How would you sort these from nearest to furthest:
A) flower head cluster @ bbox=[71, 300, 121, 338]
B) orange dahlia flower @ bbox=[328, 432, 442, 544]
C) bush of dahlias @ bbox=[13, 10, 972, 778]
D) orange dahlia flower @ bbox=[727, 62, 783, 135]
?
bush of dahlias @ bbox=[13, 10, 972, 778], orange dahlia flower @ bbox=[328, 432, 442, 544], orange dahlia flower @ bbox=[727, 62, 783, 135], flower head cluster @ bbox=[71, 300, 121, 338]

:::::

Rewrite the items with "furthest" swapped for "farthest", leaving everything else unchanged.

Reply -
How would you sort these from nearest to farthest:
A) flower head cluster @ bbox=[71, 300, 121, 338]
B) orange dahlia flower @ bbox=[328, 432, 442, 544]
C) bush of dahlias @ bbox=[13, 10, 972, 778]
D) orange dahlia flower @ bbox=[727, 62, 783, 135]
?
bush of dahlias @ bbox=[13, 10, 972, 778], orange dahlia flower @ bbox=[328, 432, 442, 544], orange dahlia flower @ bbox=[727, 62, 783, 135], flower head cluster @ bbox=[71, 300, 121, 338]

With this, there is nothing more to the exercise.